There is a burst of trumpets, and every head turns towards the noise. Around the corner,
at a steady trot, come the king’s colors and trumpeters, behind them the heralds,
behind them the yeomen of his household, and in the middle of all this bellow and
waving pennants, there he is.

For a moment I feel as if I will faint, but my mother’s hand is firm under my arm,
and I steady myself. He raises his hand in the signal for halt, and the cavalcade
comes to a standstill. Following the first horses and riders is a long tail of men
at arms; behind them, other new recruits, looking sheepish like our men, and then
a train of wagons with food, supplies, weapons, a great gun carriage drawn by four
massive shire horses, and a trail of ponies and women, camp followers and vagrants.
It is like a small town on the move: a small deadly town, on the move to do harm.
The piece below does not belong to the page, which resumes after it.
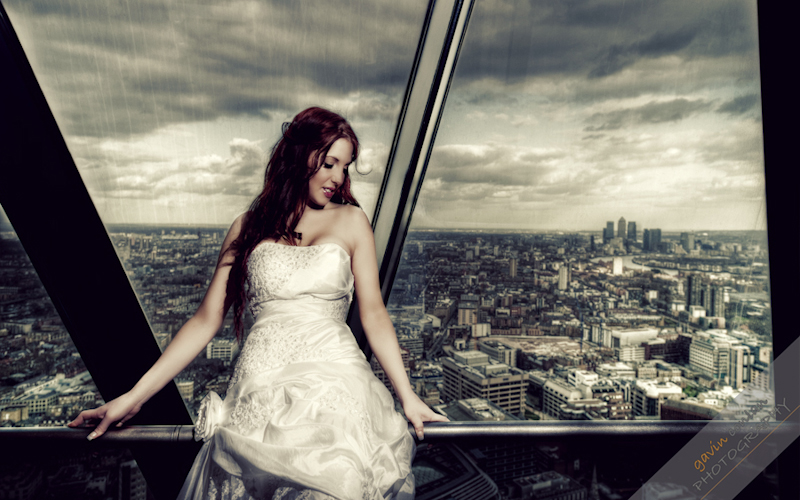 Bride-Bridal-Wedding-London_Bridal-London_Wedding-Romance-Gherkin-Millennium_Bridge-Portraits-www.gavinconlan.com-gavin_conlan-Portraiture-Essex_Photographer-London_Photographer-Weddings_at_Gherkin.-3.jpg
King Edward swings down from his horse and goes to my father, who bows low. “All we
could muster, I am afraid, Your Grace. But sworn to your service,” my father says.
“And this, to help your cause.”

My mother steps forward and offers the purse of gold. King Edward takes it and weighs
it in his hand and then kisses her heartily on both cheeks. “You are generous,” he
says. “And I will not forget your support.”
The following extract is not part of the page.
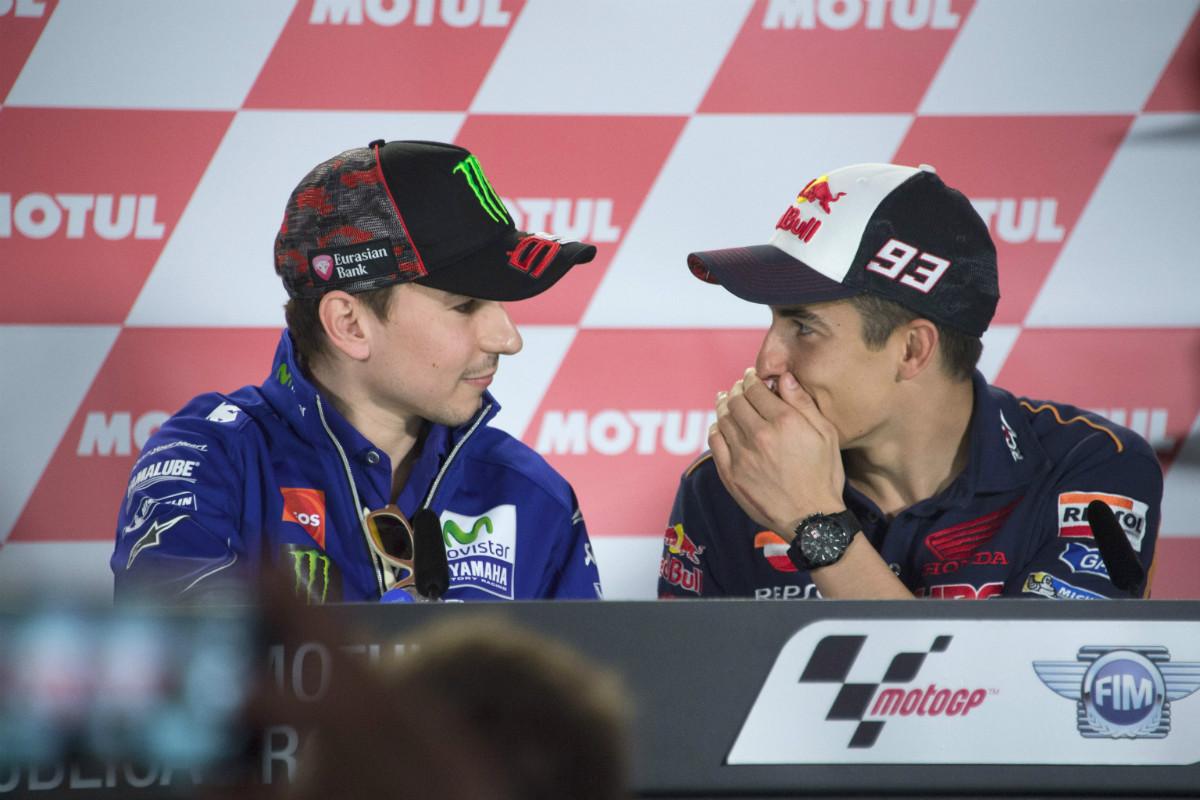 Márquez y Lorenzo estarán en desventaja contra Rossi. (Getty)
His gaze goes past her to me, where I stand with my sisters, and we all curtsey together.
When I come up,
he is still looking at me, and there is a moment when all the noise of the army and
the horses and the men falling in freezes into silence, and it is as if there is only
he and I alone, in the whole world. Without thinking what I am doing, as if he has
wordlessly called me, I take a step towards him, and then another, until I have walked
past my father and mother and am face-to-face with him, so close that he might kiss
me, if he wished.

“I can’t sleep,” he says so quietly that only I can hear. “I can’t sleep. I can’t
sleep. I can’t sleep.”

“Nor I.”

“You neither?”

“No.”

“Truly?”

“Yes.”

He sighs a deep sigh, as if he is relieved. “Is this love then?”

“I suppose so.”

“I can’t eat.”

“No.”

“I can’t think of anything but you. I can’t go on another moment like this; I can’t
ride out into battle like this. I am as foolish as a boy. I am mad for you, like a
boy. I cannot be without you; I will not be without you. Whatever it costs me.”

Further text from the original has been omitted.